You Might Think

So here’s today’s schizophrenic paradigm…I gave this a pile of thought while completing 3,582 hours of yard work this weekend. (Warning: the topic carries far more gravity than my sun burn issue.)

I adamantly believe the Virginia Tech tragedy is not–I repeat NOT–a sports story. I continually shake my head at the coverage it is getting in the sports world. Think about it…this is a profoundly human story having nothing to do three-point percentage, spring football, or earned run averages.

Having the agenda-pushing, doughnut-eating, egomaniacal ESPN Sports Reporters commenting on this tragedy is a little like having Paula Zahn or Wolf Blitzer commenting on the infield fly rule or the charge/block call. I’m tired of seeing it in the B or C section of the newspaper.

Similarly, the whole Don Imus flap is NOT a sports story. Never was.

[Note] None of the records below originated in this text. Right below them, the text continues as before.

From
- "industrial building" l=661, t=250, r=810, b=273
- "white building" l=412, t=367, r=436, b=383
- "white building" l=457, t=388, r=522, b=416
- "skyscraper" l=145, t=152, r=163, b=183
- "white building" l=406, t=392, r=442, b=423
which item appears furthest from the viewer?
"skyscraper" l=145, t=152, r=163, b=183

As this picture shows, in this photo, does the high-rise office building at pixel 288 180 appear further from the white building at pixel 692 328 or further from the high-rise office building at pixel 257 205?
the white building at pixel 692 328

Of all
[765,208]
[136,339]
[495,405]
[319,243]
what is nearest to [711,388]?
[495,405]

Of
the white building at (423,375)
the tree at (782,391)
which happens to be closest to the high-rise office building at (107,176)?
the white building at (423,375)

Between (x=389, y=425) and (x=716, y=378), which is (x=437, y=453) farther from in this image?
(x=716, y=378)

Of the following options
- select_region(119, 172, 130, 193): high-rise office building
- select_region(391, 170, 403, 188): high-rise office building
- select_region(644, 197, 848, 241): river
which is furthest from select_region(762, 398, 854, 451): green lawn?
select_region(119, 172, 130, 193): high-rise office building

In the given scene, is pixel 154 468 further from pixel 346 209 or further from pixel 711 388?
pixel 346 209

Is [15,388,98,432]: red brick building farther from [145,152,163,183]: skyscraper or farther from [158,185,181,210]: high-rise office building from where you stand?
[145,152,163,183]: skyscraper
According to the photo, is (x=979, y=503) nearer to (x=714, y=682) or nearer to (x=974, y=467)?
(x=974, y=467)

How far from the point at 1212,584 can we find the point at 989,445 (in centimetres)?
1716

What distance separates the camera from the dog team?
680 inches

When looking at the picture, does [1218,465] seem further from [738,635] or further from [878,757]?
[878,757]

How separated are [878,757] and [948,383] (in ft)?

There’s so much wasted oxygen in the sports world it annoys me.

But the connundrum?

Anybody who debates the role of sports in society and its importance just doesn’t get it.


The ACC outlasted the CAA in a tight, defensive grind in the inaugural Commonwealth Collegiate Challenge game. The final score was somewhere around 141-136 and I think it is safe to say a good time was had by all.


~ by mglitos on April 23, 2007.

3 Responses to “You Might Think”

  1. The VT thing is not a sports story, I agree. But the reaction to it in the sports world certainly is. Just like it was with 9/11.

    I was going to use a reverse case of the Jackie Robinson story, but I don’t think it really would get at the heart of my point, nor be a fair comparison… but I think my drift is clear. And yours is clear in your conundrum – not to mention dead on.

    And I’m no ESPN apologist – they do what is in the interest of themselves and I hate how obvious it is – but people want to hear about how it affected sports and how sports affects the aftermath, plus all those cute stories about tributes in the sports world.

    NOW, the Imus thing has a sports connection, obviously, but was in no way a sports story, and was covered extensively in every other media outlet. That was overkill, even for ESPN.

    I’m curious to read the new ombudsman’s take on it.

    My 2 cents… as I eat pizza… while “working”.

  2. P.S. I stopped watching the sports reporters after Dick Schaap died, therefore I have no frame of reference for you comments on that group’s display.

  3. Meet Bill Conlin. Meet Mike Lupica.